Explore the poem
On one level, ‘To the Snake’ vividly describes a ‘Green Snake’. Note the use of sibilance (repetition of ‘s’ sounds) to create a powerful description of the hiss of the snake in the poem. Levertov uses words like ‘pulsing’, ‘scales’, ‘swore’, ‘smiling’ and ‘grass’.
The poem seems to work on a series of contrasts and a sense of attraction and repulsion. The snake is not draped around the neck but ‘hung’. The tender word ‘stroked’ is used to describe touching the throat of the snake, which is ‘cold’, suggesting a lack of emotion and life, but the snake is also ‘pulsing’, which clearly gives the idea of warmth and life. She assures her friends that the snake is harmless, but even she is not convinced that she will not be harmed. She moves into a dark morning ‘smiling’ but also ‘haunted’.
Consider the use of symbolism in the poem. The American dollar is sometimes called a ‘greenback’. Might this be a poem about the seductive power and danger of gambling? What else might be associated with ‘green’? Shakespeare wrote about jealousy as a ‘green‑eyed monster’. The snake, of course, is strongly associated with the temptation in the Garden of Eden.
About Denise Levertov
Denise Levertov was born and educated at home in England. She was determined to be a writer from an early age, and her first book, The Double Image, was published when she was only twenty‑three.

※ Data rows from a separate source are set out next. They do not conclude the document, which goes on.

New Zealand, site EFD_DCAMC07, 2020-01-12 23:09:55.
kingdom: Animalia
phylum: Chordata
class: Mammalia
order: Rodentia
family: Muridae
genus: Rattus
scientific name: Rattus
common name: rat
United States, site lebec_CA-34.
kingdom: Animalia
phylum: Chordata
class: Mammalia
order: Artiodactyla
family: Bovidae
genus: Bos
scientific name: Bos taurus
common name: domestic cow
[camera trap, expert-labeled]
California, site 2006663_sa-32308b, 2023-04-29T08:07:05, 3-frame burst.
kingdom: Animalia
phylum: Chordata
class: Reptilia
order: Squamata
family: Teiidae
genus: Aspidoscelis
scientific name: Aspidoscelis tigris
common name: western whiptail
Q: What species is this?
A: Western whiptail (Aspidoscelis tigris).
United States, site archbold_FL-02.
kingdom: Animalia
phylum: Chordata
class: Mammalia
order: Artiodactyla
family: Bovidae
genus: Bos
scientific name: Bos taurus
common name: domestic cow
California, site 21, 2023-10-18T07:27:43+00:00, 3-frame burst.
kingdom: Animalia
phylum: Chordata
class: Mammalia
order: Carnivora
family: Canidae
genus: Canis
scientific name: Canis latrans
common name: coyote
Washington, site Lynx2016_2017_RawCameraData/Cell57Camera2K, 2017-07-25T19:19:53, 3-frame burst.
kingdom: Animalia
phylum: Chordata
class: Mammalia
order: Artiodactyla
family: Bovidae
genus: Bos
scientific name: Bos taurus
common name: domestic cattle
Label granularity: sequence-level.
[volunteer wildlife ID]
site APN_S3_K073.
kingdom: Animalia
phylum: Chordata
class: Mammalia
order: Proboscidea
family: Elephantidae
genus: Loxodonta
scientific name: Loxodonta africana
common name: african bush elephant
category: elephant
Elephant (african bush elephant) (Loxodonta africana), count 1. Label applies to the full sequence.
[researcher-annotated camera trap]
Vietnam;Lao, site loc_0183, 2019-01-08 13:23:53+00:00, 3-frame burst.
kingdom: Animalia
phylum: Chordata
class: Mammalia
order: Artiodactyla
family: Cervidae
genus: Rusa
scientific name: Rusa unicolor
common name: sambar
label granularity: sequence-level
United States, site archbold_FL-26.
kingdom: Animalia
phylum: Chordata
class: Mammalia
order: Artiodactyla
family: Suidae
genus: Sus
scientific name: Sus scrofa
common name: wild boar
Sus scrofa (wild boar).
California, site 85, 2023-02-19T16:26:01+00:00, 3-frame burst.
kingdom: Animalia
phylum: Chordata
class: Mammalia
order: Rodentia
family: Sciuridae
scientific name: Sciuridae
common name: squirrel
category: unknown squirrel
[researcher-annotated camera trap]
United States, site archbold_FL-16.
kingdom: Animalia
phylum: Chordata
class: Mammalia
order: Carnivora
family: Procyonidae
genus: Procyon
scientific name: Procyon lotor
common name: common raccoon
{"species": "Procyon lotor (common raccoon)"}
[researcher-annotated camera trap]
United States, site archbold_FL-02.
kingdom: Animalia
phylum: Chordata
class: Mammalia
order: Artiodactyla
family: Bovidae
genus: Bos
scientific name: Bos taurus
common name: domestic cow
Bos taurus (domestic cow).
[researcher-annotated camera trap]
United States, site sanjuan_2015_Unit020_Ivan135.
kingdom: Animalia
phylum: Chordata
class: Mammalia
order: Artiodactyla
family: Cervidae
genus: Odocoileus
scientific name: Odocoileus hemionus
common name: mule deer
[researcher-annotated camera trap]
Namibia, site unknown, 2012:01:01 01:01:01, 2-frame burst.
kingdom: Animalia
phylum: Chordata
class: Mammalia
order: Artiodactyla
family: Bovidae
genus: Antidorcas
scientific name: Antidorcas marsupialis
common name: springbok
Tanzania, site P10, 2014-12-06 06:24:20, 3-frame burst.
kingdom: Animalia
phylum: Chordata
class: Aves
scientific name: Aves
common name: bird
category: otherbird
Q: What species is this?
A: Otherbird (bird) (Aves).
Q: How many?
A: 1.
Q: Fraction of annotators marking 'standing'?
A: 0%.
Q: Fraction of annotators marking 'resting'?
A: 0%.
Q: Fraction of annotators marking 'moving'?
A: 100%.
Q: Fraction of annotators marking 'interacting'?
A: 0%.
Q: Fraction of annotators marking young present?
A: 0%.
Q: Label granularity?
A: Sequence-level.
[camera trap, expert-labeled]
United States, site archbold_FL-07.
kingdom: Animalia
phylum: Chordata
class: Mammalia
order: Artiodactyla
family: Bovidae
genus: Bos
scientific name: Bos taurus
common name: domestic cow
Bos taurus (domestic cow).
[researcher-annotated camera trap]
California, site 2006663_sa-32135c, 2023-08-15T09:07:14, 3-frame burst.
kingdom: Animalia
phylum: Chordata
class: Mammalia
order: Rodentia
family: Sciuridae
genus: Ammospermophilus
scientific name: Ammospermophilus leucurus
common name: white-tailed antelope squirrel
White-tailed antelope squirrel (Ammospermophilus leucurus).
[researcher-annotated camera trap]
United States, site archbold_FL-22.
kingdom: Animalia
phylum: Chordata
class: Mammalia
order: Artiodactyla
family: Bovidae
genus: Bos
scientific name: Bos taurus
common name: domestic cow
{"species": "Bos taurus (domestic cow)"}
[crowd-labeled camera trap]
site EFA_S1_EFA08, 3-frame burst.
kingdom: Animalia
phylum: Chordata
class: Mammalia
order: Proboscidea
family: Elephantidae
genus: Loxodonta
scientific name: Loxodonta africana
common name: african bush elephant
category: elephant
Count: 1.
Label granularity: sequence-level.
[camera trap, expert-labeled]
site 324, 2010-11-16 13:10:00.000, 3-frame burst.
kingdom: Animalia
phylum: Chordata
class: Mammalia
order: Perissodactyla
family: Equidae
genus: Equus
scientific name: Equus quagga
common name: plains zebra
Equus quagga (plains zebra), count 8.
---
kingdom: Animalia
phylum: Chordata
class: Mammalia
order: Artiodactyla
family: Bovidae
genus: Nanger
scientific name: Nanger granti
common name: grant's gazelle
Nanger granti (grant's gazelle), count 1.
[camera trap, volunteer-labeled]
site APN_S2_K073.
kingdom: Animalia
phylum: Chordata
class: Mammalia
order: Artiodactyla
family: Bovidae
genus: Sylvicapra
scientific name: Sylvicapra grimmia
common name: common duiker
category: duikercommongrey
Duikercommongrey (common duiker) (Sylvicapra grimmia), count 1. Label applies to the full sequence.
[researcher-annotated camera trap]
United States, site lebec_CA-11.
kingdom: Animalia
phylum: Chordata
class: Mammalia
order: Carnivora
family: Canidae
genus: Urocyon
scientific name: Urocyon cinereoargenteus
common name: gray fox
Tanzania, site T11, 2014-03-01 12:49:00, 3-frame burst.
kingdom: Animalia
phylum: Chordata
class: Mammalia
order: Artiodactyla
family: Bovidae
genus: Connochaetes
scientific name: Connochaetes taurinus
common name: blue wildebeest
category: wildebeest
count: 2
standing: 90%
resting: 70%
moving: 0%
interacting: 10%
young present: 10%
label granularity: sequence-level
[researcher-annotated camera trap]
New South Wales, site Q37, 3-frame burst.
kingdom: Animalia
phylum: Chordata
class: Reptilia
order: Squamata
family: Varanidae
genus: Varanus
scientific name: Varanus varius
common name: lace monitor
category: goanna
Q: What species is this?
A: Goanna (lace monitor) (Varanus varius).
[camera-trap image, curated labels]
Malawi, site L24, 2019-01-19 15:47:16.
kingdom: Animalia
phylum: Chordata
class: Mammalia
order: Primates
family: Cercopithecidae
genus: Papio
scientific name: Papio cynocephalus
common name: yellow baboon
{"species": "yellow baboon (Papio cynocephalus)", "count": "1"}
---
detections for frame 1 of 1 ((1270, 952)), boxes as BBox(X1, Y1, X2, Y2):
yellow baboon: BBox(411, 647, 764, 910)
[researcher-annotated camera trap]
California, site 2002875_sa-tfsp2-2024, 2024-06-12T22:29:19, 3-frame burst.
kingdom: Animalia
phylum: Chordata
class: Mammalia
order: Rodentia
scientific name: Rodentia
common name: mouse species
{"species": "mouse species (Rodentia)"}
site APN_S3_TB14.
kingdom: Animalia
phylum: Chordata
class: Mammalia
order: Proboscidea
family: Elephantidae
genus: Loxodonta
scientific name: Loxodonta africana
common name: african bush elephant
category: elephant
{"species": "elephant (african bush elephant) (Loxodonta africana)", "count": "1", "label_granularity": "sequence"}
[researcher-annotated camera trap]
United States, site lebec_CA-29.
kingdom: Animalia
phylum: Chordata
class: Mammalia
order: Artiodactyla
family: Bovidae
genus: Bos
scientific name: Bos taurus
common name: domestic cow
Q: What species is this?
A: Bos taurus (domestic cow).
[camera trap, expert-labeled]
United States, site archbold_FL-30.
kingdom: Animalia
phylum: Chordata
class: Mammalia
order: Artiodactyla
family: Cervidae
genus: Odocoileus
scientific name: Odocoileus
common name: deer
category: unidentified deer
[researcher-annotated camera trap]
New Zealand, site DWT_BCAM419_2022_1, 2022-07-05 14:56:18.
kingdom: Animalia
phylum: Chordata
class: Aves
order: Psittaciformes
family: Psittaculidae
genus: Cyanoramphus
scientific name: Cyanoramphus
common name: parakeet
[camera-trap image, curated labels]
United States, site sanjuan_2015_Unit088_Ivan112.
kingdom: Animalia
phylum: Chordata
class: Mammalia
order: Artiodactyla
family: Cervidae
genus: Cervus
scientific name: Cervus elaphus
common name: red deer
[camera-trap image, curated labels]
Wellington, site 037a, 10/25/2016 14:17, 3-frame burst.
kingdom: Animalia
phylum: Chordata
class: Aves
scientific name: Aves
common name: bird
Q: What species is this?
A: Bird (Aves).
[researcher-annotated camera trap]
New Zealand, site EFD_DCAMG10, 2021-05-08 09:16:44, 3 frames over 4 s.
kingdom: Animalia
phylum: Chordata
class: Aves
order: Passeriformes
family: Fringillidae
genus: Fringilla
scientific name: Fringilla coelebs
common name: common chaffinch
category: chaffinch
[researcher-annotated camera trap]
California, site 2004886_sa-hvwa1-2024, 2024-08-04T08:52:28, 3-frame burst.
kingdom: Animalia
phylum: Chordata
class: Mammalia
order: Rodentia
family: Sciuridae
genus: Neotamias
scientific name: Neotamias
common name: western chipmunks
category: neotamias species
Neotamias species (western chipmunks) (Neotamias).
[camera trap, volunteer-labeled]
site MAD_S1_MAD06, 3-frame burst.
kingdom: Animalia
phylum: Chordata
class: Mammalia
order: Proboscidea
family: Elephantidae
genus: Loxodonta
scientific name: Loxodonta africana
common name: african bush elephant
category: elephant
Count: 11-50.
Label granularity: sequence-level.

She worked as a civilian nurse during the Second World War and married an American shortly after the end of the war, before moving permanently to America. Her early work had been relatively formal and in the tradition of Neo‑Romanticism popular in the 1940s.
From the 1960s onwards Levertov became more politically active, and this is reflected in her work. She responded in her poetry to the Vietnam War and explored issues such as feminism, religion and the role of the individual within society.
She worked for much of the last part of her life in American universities and published over twenty collections of poetry, translations and criticism before her death in 1997.